South Devon local historian Kevin Dixon looks into Torquay’s other history: pubs, bands & us ordinary folk
At a time when benefit cuts for the unemployed are being discussed, it’s worth noting that the final resort of desperate women remains the selling of themselves.
Torquay has always had its prostitutes. In the 19th century the town was described as the wealthiest in England for its size, and the affluent needed a large servile class – by 1901 18.5 per cent of the population were employed as domestic servants.
This saw women far outnumbering men: in 1871 there were 12,772 females to 8,885 males in Torquay.
For those not able to secure employment, there were few alternatives, and prostitutes could be found at night frequenting harbour pubs and Cary Green – the area in front of The Pavilion.
In 1853 Chief Constable Charles Kilby complained of the ‘unbecoming manner that young women of the town wander around the thoroughfares without bonnets and shawls’.
Poverty also inevitably leads to the exploitation of the young. From the Torquay Directory of 1870: “Charlotte Winser has long been notorious as keeper of a house in the town of the most profligate character… recruiting even her own daughters for her unholy gain. Their mother has for years made a profit by pandering to the worst vices of others.”
Winser was sentenced to death, and local entrepreneurs were never one to miss a trick: “It will hardly be credited that men in this town organised excursions offering to take persons to Exeter to witness (Winser’s) execution then back to Newton Races for four shillings.”
Generally, the activities of Torquay’s underclass were ignored and rarely commented on… unless they reached the courts. The Victorian reliance on euphemisms in an effort not to offend can also disguise what was really happening. In 1899 the landlord of the Abbey Inn on Abbey Road was charged with allowing his pub to be used as ‘a habitual resort of women of ill-fame’.
A Detective Thomas watched the Abbey Inn on the night of March 12 between the hours of 8 and 11. “He saw women of loose character enter. They stayed for a considerable time – between 10 and 25 minutes. They entered and returned several times on the same evening, sometimes alone and sometimes in company with men… Entering the Inn, he saw three loose women in one of the rooms.”
Unaccompanied women of good character were unlikely to visit an inn and so evidence of impropriety included a notice instructing females not to remain in the house for more than a quarter of an hour.
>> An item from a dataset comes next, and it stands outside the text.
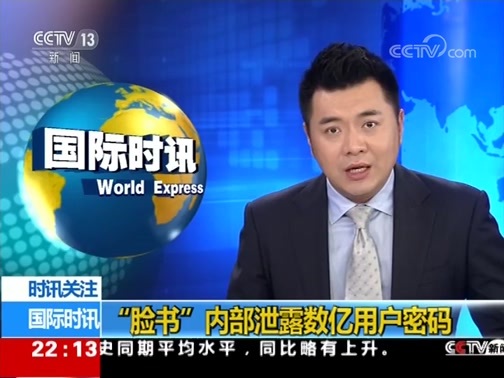 国际时讯 《国际时讯》 20190322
On one occasion the detective heard the landlord shout: “Time, Ladies!” indicating that women were not being escorted by a man.
While being cross-examined, Thomas said: “There is nothing to distinguish them from others except their bad language. The house was a quiet one and perhaps was not likely to attract women of the town in pursuit of their vocation.”
In a statement that reminds us of a modern Torquay club owner defending ‘drink all you can’ offers, the defendant protested on his arrest: “What can I do with so much rates and taxes to pay. They bring me my living.”
Nevertheless, he was fined £5 with £1 costs and the brewery took away his tenancy.
Late into the 1950s women were still to be found loitering around Cary Green waiting to take their customers to the darker recesses of Rock Walk.
(image: © Copyright Stephen McKay / CC BY-SA 2.0)


Estimates of the number of prostitutes in Victorian England differ depending on who was doing the estimating.
In London, the Police claimed there were 7,000, while the Society for the Suppression of Vice said 80,000.
A 19th-century city commonly had 1 prostitute per 36 inhabitants, or 1 per 12 adult males, which means 55,000 prostitutes for London, often called ‘the whoreshop of the world’.
Certainly, Victorian Torquay can’t really be compared with London. However, if we take the above ratios, this would give us 740 Torquay prostitutes. Even at half this number, prostitutes would have made up a significant part of the working class of our town.